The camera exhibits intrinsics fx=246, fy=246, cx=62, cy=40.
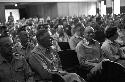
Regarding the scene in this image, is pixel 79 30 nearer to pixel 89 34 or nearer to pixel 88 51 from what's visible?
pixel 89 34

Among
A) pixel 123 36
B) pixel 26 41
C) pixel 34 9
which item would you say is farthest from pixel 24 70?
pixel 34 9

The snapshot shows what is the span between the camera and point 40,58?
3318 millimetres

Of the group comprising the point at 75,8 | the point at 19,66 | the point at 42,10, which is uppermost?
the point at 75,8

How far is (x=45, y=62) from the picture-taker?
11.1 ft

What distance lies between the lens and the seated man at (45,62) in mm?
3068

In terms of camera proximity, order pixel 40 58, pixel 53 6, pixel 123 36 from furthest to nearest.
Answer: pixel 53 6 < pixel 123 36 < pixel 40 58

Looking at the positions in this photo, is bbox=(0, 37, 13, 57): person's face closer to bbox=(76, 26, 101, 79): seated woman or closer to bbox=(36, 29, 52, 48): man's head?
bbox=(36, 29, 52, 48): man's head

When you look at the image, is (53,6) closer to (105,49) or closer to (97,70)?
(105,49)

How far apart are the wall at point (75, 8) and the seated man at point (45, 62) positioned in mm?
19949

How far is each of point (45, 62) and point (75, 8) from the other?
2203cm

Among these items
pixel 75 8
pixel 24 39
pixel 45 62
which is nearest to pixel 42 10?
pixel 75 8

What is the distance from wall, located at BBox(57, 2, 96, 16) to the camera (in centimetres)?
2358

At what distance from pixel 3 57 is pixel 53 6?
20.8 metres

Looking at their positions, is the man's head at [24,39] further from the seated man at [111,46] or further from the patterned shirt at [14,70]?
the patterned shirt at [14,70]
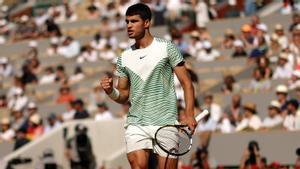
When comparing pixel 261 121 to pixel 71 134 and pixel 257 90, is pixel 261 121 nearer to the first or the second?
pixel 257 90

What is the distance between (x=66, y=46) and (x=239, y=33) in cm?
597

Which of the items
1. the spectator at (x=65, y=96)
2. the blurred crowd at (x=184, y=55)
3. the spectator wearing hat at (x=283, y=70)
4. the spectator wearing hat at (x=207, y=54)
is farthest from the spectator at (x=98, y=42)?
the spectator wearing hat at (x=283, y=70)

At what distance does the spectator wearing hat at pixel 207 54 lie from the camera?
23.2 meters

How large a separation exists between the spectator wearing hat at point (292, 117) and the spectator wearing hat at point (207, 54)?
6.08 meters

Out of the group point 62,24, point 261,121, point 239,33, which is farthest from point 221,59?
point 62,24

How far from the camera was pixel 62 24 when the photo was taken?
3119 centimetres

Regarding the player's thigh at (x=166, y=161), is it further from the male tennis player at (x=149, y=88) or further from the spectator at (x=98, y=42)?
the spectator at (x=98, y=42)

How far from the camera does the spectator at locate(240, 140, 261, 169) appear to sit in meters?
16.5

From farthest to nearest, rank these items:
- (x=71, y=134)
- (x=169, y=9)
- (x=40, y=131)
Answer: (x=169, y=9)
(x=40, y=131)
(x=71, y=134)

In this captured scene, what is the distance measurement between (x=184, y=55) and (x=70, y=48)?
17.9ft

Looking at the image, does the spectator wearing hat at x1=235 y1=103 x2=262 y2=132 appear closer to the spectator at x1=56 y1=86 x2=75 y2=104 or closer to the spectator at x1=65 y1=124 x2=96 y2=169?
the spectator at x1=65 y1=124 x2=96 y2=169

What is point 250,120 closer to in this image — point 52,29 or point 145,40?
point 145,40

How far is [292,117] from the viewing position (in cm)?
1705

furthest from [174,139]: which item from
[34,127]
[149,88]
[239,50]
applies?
· · · · · · ·
▶ _Objective_
Can you put the lines from the one that has "At what distance does" through the one that has "3119 centimetres", both included, into a JSON list of strings with one string per line and blank lines left out?

▶ _Result of this task_
[
  "At what distance does the spectator wearing hat at pixel 207 54 lie from the camera?",
  "23.2 meters",
  "How large a separation exists between the spectator wearing hat at point (292, 117) and the spectator wearing hat at point (207, 54)?",
  "6.08 meters",
  "Out of the group point 62,24, point 261,121, point 239,33, which is farthest from point 221,59?",
  "point 62,24",
  "How far from the camera was pixel 62 24 when the photo was taken?",
  "3119 centimetres"
]